**DIRECTIONS**
Please retype the data in full and exactly; the pictures are not part of the copy.
Top of INFORMATION PROVIDED
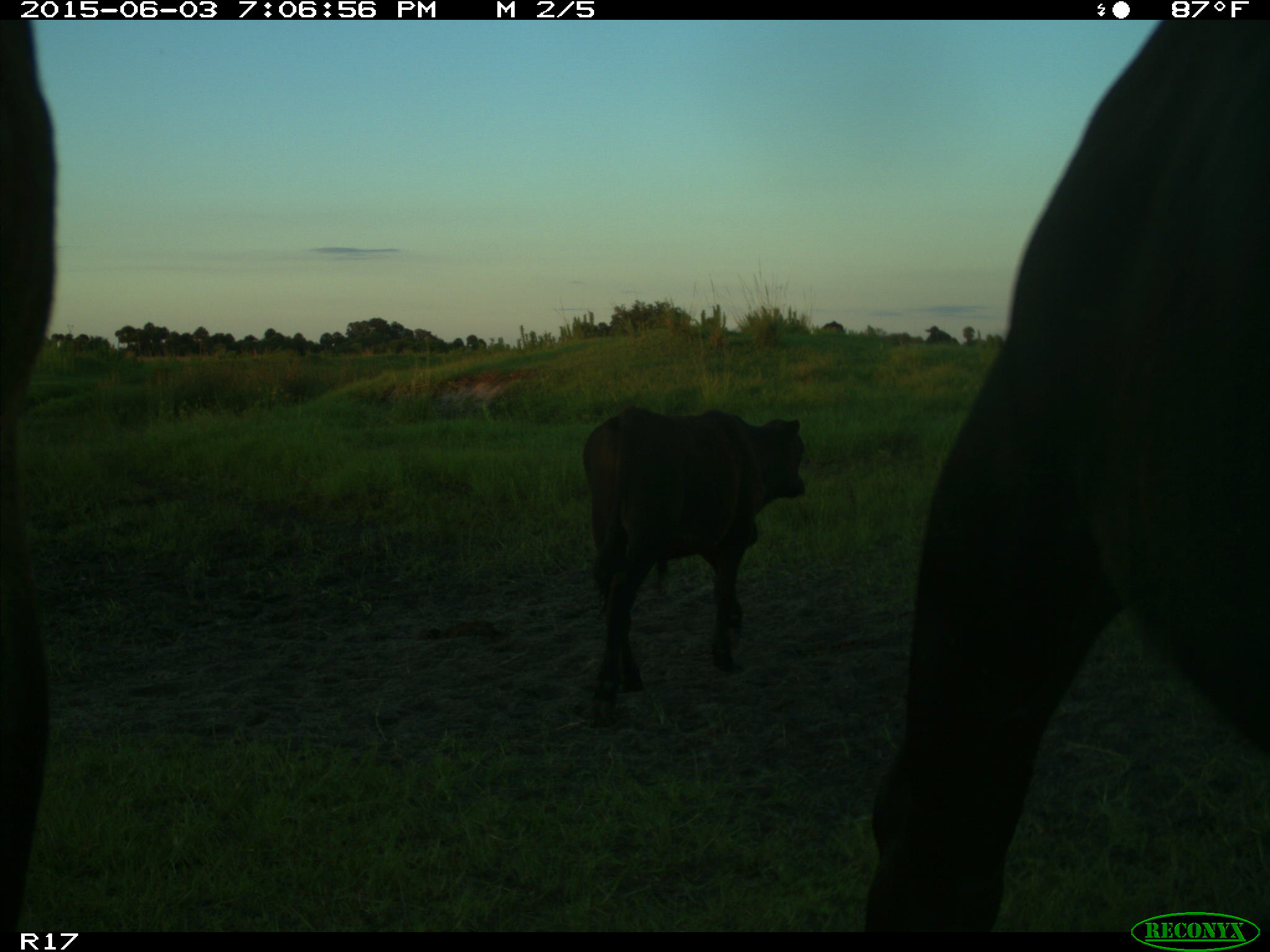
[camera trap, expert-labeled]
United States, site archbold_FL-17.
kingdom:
Bottom of INFORMATION PROVIDED
**ANSWER BELOW**
[camera trap, expert-labeled]
United States, site archbold_FL-17.
kingdom:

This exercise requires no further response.